_Exercise prompt:_ Convert the lines of the listing below, from the line containing "Looking at this" through the line containing "7.58 metres", inclusive, into a two-column CSV with the header text,answer. Give one row for each request, with its text and its answer each in a single quoted field and any line breaks replaced by spaces.

*** Input rows ***

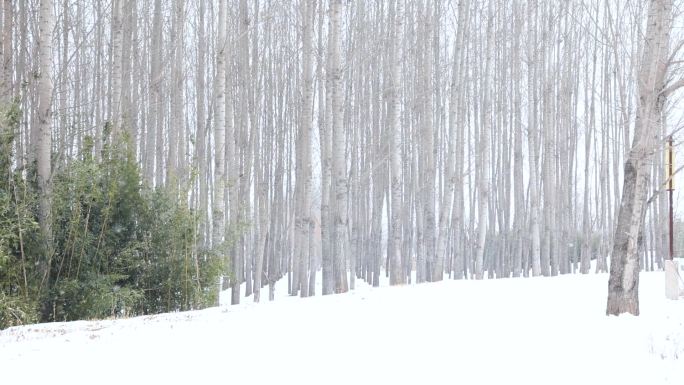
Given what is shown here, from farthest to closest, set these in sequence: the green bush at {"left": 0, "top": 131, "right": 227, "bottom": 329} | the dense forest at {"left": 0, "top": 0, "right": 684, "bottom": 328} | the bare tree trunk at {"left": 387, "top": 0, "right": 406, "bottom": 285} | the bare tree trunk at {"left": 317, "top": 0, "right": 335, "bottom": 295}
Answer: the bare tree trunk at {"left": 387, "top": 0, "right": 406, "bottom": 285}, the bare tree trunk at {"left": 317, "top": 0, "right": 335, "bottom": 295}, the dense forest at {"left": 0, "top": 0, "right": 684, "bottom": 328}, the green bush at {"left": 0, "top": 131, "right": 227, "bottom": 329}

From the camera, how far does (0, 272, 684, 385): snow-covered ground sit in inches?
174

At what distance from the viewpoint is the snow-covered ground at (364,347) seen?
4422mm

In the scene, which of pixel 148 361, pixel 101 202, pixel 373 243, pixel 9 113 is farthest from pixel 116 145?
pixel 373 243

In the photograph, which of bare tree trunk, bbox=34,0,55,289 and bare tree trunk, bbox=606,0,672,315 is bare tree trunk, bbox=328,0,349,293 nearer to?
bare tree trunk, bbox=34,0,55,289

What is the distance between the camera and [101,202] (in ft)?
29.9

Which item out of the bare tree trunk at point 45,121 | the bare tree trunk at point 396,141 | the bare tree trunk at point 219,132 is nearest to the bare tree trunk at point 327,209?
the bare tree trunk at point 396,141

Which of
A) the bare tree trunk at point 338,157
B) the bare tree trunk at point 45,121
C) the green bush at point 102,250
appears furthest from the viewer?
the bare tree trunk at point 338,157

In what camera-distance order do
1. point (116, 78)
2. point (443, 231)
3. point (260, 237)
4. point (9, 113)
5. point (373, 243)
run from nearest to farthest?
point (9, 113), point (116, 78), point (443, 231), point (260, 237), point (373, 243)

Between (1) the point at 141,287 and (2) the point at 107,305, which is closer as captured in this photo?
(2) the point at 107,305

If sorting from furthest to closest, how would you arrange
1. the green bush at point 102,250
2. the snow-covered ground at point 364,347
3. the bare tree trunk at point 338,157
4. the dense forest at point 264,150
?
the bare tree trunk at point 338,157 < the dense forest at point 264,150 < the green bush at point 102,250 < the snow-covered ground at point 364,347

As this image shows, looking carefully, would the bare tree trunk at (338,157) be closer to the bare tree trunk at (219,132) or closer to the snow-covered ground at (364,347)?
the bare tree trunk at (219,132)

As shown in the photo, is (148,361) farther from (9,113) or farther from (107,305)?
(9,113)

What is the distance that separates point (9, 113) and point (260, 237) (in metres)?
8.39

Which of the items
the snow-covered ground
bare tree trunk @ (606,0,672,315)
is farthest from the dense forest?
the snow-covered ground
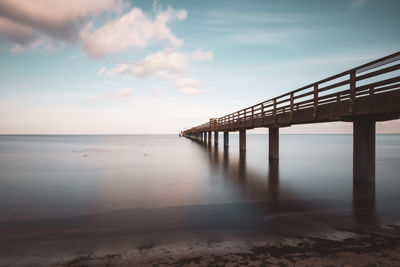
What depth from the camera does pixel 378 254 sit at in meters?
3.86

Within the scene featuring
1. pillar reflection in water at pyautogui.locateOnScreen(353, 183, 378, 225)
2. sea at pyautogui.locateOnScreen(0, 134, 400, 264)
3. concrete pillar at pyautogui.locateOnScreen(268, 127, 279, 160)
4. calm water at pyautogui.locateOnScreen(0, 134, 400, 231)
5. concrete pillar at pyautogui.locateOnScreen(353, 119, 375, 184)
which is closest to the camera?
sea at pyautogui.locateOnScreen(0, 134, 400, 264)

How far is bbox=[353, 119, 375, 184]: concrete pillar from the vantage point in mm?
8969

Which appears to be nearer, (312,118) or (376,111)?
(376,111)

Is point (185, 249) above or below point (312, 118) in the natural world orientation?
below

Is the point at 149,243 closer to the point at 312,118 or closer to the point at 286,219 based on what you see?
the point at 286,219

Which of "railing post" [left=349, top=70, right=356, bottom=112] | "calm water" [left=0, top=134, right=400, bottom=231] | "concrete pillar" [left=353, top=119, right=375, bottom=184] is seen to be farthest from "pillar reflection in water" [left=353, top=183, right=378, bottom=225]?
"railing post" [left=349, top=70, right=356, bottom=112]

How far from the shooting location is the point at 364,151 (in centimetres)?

***
*** Input rows ***

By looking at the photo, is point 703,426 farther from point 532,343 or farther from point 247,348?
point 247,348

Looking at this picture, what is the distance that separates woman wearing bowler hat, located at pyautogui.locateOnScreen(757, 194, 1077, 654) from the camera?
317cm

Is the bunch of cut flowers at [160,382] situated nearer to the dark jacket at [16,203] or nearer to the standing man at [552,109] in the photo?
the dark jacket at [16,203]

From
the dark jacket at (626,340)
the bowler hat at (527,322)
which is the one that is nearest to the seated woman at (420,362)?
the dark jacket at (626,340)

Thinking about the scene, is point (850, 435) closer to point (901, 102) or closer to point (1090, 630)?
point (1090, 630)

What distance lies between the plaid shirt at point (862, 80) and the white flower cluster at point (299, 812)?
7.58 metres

***

_Solved exercise:_
text,answer
"Looking at this picture, what is the distance that separates woman wearing bowler hat, located at pyautogui.locateOnScreen(757, 194, 1077, 654) from the camera?","317cm"
"Is the bunch of cut flowers at [160,382] situated nearer to the dark jacket at [16,203] or nearer to the standing man at [552,109] in the photo?","the dark jacket at [16,203]"
"From the dark jacket at (626,340) the bowler hat at (527,322) which is the one that is nearest to the seated woman at (420,362)?","the dark jacket at (626,340)"
"Thinking about the scene, is point (850, 435) closer to point (901, 102) or closer to point (1090, 630)?","point (1090, 630)"
"What distance lies between the plaid shirt at point (862, 80) and the white flower cluster at point (299, 812)?","7.58 metres"